-
Notifications
You must be signed in to change notification settings - Fork 420
Description
I'm trying to run the Deep Learning demo notebook, and it's taking a really long time on the training. It also doesn't look like it's using the GPU. I'm on an Amazon EC2 g2.2xlarge with the NVIDIA Corporation GK104GL [GRID K520](rev a1).

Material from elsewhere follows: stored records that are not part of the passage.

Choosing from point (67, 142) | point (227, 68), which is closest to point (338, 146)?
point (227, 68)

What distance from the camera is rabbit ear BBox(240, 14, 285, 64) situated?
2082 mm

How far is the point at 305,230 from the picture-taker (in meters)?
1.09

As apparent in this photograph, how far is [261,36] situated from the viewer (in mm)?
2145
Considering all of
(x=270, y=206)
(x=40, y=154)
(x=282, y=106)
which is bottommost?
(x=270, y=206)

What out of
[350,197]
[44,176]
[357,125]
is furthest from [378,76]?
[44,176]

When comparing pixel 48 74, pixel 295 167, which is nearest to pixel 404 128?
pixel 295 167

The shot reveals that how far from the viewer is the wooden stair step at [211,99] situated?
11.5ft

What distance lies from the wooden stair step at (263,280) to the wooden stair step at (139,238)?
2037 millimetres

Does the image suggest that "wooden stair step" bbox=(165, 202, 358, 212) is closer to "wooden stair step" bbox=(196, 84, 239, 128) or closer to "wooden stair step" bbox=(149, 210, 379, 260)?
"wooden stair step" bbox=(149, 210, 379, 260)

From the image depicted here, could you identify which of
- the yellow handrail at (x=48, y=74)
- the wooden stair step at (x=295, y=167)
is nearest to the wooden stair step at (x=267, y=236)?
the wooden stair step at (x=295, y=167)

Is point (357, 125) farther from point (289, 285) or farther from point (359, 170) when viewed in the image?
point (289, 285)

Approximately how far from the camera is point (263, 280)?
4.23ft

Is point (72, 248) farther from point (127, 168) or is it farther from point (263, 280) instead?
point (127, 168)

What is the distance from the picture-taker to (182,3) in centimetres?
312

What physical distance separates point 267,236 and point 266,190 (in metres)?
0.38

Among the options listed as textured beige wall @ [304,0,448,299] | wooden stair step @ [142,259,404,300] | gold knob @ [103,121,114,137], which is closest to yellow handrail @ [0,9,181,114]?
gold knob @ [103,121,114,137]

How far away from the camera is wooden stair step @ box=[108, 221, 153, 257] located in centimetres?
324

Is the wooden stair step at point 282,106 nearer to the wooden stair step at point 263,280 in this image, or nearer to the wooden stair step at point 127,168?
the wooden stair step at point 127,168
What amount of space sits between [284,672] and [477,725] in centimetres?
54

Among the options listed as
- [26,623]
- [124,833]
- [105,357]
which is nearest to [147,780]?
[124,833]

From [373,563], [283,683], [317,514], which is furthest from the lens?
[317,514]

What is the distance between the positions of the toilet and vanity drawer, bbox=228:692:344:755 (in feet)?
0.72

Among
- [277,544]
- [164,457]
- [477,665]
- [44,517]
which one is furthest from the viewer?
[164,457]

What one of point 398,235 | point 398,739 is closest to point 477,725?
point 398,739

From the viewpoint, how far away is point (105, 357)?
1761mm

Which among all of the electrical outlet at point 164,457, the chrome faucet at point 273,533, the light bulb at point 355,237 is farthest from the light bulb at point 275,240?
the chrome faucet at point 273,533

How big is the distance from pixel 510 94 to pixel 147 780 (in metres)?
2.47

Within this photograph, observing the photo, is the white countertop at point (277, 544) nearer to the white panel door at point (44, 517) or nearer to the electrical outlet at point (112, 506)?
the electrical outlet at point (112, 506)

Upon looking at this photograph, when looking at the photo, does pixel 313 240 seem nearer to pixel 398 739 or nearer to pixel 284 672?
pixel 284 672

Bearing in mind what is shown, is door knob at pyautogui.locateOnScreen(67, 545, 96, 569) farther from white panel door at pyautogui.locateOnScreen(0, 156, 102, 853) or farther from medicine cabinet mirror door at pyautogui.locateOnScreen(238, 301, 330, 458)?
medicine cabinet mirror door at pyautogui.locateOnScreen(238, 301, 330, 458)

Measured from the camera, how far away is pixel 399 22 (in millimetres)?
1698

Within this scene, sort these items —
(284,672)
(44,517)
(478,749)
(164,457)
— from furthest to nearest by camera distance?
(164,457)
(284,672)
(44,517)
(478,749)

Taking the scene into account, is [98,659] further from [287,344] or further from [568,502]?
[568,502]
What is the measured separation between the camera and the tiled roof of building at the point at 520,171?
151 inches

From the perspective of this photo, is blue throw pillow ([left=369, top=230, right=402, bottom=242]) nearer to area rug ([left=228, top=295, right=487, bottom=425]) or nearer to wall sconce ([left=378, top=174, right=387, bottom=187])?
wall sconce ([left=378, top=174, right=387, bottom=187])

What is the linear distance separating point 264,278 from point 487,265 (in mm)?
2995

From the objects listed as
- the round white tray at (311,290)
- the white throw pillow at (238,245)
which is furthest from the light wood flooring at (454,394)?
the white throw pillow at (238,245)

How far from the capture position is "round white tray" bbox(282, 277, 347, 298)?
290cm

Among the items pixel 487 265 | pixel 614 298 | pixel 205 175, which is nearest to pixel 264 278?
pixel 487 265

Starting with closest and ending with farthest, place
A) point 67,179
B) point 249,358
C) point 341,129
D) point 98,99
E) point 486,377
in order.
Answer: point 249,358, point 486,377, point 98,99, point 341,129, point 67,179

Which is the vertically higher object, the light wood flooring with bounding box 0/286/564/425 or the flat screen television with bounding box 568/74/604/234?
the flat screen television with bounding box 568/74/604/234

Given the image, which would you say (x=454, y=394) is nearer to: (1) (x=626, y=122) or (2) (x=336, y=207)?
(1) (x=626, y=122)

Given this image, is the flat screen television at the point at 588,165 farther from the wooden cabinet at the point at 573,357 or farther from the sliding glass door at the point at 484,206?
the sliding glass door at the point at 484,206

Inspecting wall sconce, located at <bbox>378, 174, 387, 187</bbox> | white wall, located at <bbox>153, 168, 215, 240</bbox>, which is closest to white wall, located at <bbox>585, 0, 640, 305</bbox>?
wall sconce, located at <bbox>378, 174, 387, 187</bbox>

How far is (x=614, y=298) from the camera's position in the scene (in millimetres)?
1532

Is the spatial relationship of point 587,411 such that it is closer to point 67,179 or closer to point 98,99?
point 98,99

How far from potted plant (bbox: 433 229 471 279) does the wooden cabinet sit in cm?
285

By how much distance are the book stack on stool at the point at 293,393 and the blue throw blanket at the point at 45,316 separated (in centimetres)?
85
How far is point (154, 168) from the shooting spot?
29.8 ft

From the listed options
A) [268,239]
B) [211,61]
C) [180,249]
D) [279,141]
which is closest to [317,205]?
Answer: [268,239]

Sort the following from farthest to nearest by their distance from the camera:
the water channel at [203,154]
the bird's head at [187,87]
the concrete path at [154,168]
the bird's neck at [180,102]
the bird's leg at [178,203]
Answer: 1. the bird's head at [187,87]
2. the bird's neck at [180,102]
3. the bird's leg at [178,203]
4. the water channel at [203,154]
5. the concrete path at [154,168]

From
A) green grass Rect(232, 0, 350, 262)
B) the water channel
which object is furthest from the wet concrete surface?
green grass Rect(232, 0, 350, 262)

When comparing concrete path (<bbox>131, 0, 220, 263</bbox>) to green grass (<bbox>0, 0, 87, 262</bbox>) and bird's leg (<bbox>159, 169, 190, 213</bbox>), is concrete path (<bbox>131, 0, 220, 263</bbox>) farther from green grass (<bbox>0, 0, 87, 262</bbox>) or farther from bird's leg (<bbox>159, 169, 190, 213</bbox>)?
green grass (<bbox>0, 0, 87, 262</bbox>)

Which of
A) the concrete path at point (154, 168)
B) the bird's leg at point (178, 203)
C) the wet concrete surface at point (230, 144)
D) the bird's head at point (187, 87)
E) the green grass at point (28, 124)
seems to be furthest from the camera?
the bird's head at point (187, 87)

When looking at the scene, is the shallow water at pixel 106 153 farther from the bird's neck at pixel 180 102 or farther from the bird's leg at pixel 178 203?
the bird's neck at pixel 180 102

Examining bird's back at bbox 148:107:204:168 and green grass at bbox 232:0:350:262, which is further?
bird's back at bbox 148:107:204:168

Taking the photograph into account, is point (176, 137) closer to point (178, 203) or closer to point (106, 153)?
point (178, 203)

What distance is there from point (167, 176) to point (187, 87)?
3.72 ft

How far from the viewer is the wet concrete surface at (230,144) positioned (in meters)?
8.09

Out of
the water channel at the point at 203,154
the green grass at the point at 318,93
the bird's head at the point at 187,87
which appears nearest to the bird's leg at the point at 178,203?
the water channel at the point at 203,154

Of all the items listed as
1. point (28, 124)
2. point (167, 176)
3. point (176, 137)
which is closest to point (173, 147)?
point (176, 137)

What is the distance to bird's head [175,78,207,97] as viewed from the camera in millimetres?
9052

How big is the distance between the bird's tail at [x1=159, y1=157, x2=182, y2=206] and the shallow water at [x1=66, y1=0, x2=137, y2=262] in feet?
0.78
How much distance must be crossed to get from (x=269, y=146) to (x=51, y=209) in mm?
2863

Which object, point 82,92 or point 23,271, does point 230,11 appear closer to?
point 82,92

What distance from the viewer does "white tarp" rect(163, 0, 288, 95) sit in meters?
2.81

I tried some of the solutions here: karpathy/char-rnn#89, like
require 'cunn'
require 'cutorch'
and th -l cutorch
and th -l cunn
from the command line. However, when I run the line
trainer:train(trainset)
it just seems to sit there in progress and doesn't go anywhere. I also checked the GPU usage with nvidia-smi, and it looks like this:
+-----------------------------------------------------------------------------+
| NVIDIA-SMI 361.77 Driver Version: 361.77 |
|-------------------------------+----------------------+----------------------+
| GPU Name Persistence-M| Bus-Id Disp.A | Volatile Uncorr. ECC |
| Fan Temp Perf Pwr:Usage/Cap| Memory-Usage | GPU-Util Compute M. |
|===============================+======================+======================|
| 0 GRID K520 Off | 0000:00:03.0 Off | N/A |
| N/A 31C P8 26W / 125W | 121MiB / 4036MiB | 0% Default |
+-------------------------------+----------------------+----------------------+
+-----------------------------------------------------------------------------+
| Processes: GPU Memory |
| GPU PID Type Process name Usage |
|=============================================================================|
| 0 7379 C /home/ubuntu/torch/install/bin/luajit 119MiB |
+-----------------------------------------------------------------------------+
It jumps up in memory usage and starts the PID after require cutorch
, and the memory usage never increases after that. GPU-Util sits at 0%. I have CUDA installed; nvcc --version
gives:
nvcc: NVIDIA (R) Cuda compiler driver
Copyright (c) 2005-2016 NVIDIA Corporation
Built on Wed_May__4_21:01:56_CDT_2016
Cuda compilation tools, release 8.0, V8.0.26
It's running on Ubuntu 16.04. I verified the samples are working, and CUDA isn't giving any errors.
Any ideas why it wouldn't be using the GPU?